Les deux solos ont été suivis par un autre grand moment fort, lorsque le professeur Chen Li, une actrice de premier ordre national, a interprété un extrait d’opéra du Jiangxi, « Les belles fleurs ». Même si le public américain ne comprenait pas les paroles chantées, il n’a eu aucun mal à ressentir le déferlement orageux des passions et l’intrépidité face à la marée montante dans le cœur du personnage, ni à reconnaître la saisissante gamme d’émotions exprimée par le tournoiement de ses longues manches de soie. Applaudissements et acclamations ont longuement résonné à l’issue de cet extrait, constituant un véritable hommage à la beauté de la culture chinoise, et un vivant témoignage de l’accueil chaleureux dont elle jouit à l’étranger.
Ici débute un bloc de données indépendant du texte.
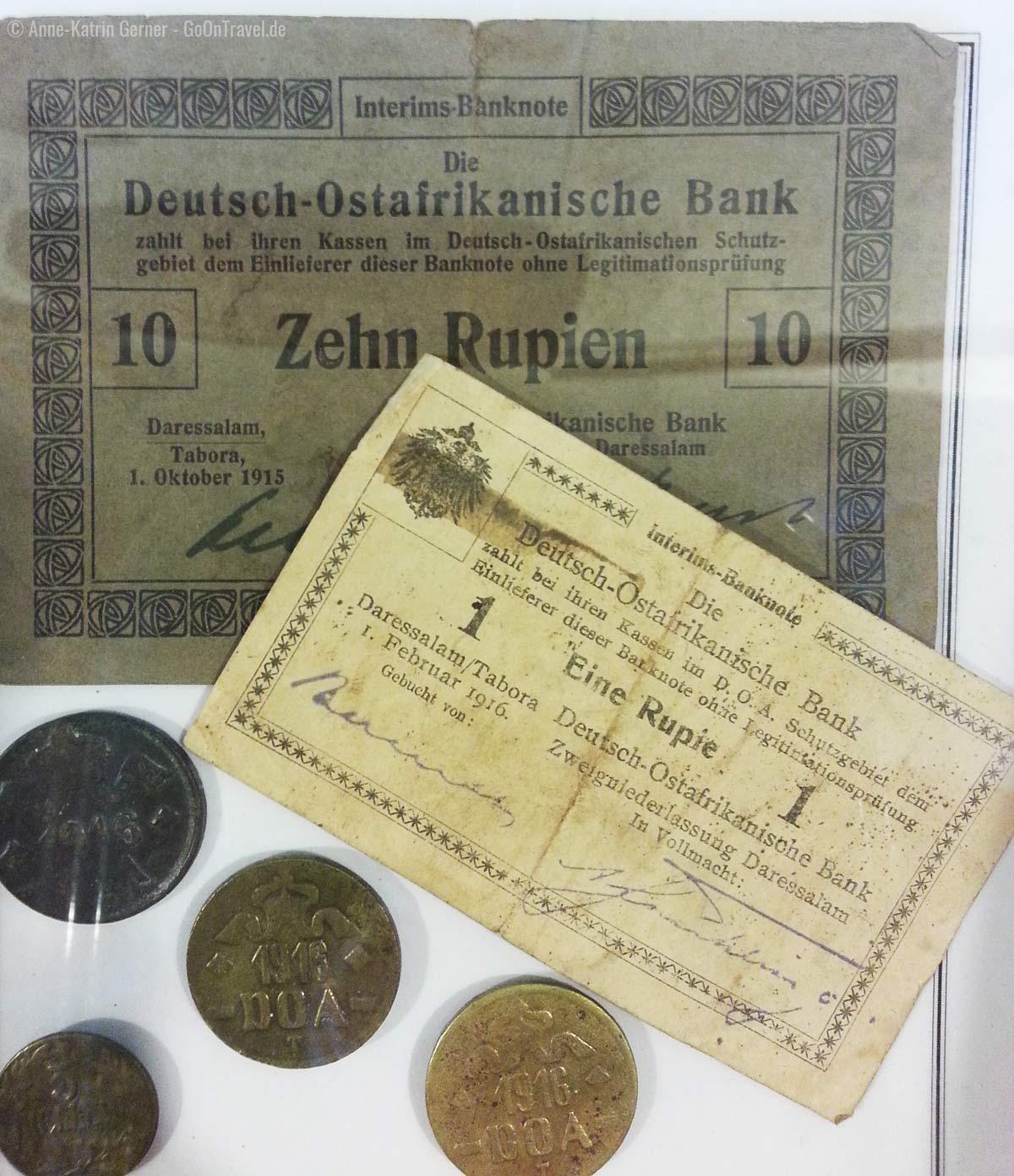 Münzen und Banknoten in den Vitrinen der kleinen Museumsecke in der Taita Hills Lodge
Il était également très émouvant de constater que les peuples du monde entier sont toujours capables, malgré ce qui les sépare, de comprendre et d’apprécier des arts venus d’une autre culture.

« Les belles fleurs », extrait d’opéra du Jiangxi.
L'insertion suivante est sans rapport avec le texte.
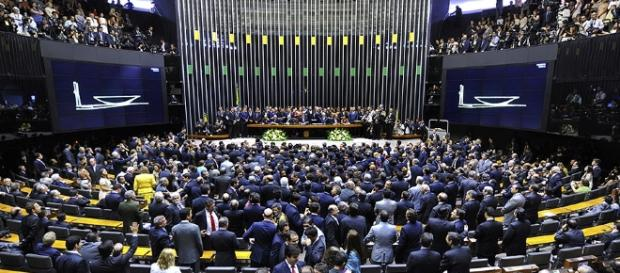 Na madrugada de quarta, deputados aprovam pacote de medidas anticorrupção (Foto: Jornal Paulistano)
Le spectacle s’est achevé sur deux chansons interprétées par le professeur Li Jiana, qui enseigne la musique vocale : « Sur la route ensoleillée » et « Grand Chant de la Terre-Mère ». Accompagnée de la danse gracieuse, Li Jiana a exploité toutes les ressources sonores de sa belle et élégante voix, et a célébré de toute son âme la terre chinoise, sa richesse, sa prospérité, sa force, sa douceur et sa beauté.
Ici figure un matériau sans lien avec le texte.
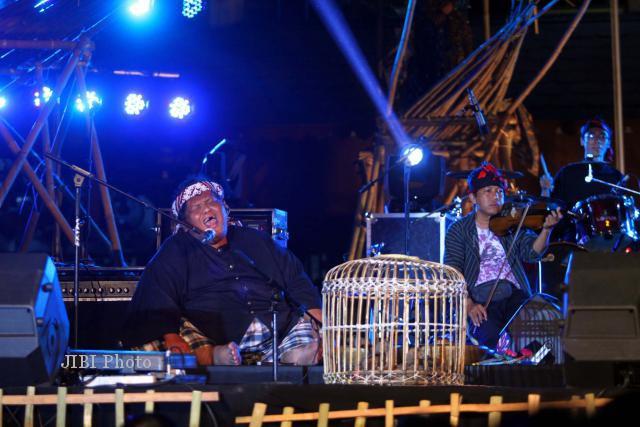 SOLO CITY JAZZ 2012: Bebek-Bebek Ramaikan Mantra Jazz-Jaipong Slamet Gundono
Par ailleurs, le présentateur avait imaginé une ingénieuse activité d’échange avec le public. Il a appelé sur scène le professeur Wang Liangsheng, qui a imité sur sa viole erhu les cris et sons de plusieurs sortes d’animaux, tout en invitant le public à essayer de les identifier ; ceux qui ont réussi à deviner ont même pu remporter un petit cadeau chinois. Le public a globalement manifesté un vif intérêt tout au long de ce spectacle, applaudissant sans discontinuer. A la fin de la représentation, les spectateurs ne tarissaient pas d’éloges, et se sont bousculés pour se faire prendre en photo avec les artistes.


Echange ave le public.

Le même soir, la troupe artistique de l’Université de Nanchang a également donné une représentation dans le gymnase du Campus Kendall de l’Université de Dade. Il s’agissait là encore d’un spectacle grandiose hors du commun, qui a fait salle comble ; des dizaines de spectateurs ont même fait jusqu’à deux heures de route en voiture pour venir y assister. L’organisation du spectacle avait été confiée au docteur Yu Xuejun, directeur américain de l’Institut Confucius de l’Université de Dade, et au docteur Zhang Wenghui, directeur chinois de l’Institut, ainsi qu’au Bureau des étudiants des deux campus. Etaient présents à ce spectacle le docteur Hector Garcia, directeur de l’Institut des affaires du Droit de l’Université de Dade, M. Barry Gordon, directeur de l’Institut des Arts du design et des médias de l’Université de Dade, ainsi que les élèves et professeurs des deux campus, les associations chinoises locales, les professeurs de l’Association des professeurs de chinois de Floride, et les élèves et professeurs de plusieurs autres grandes écoles de la région de Miami, soit environ 800 personnes au total. Les spectateurs ont unanimement estimé que cette représentation avait été conçue de manière claire et intelligente, et ont tous déclaré que le spectacle avait été une réussite complète – l’ambiance était élégante et raffinée, les chorégraphies aussi splendides que novatrices, et les costumes magnifiques et pleins de style. Cet évènement a de fait joué un rôle moteur majeur dans la diffusion de la culture chinoise, et a en même temps permis de renforcer la connaissance que les habitants de Miami ont de l’Institut Confucius en tant que célèbre organisme international d’enseignement du chinois.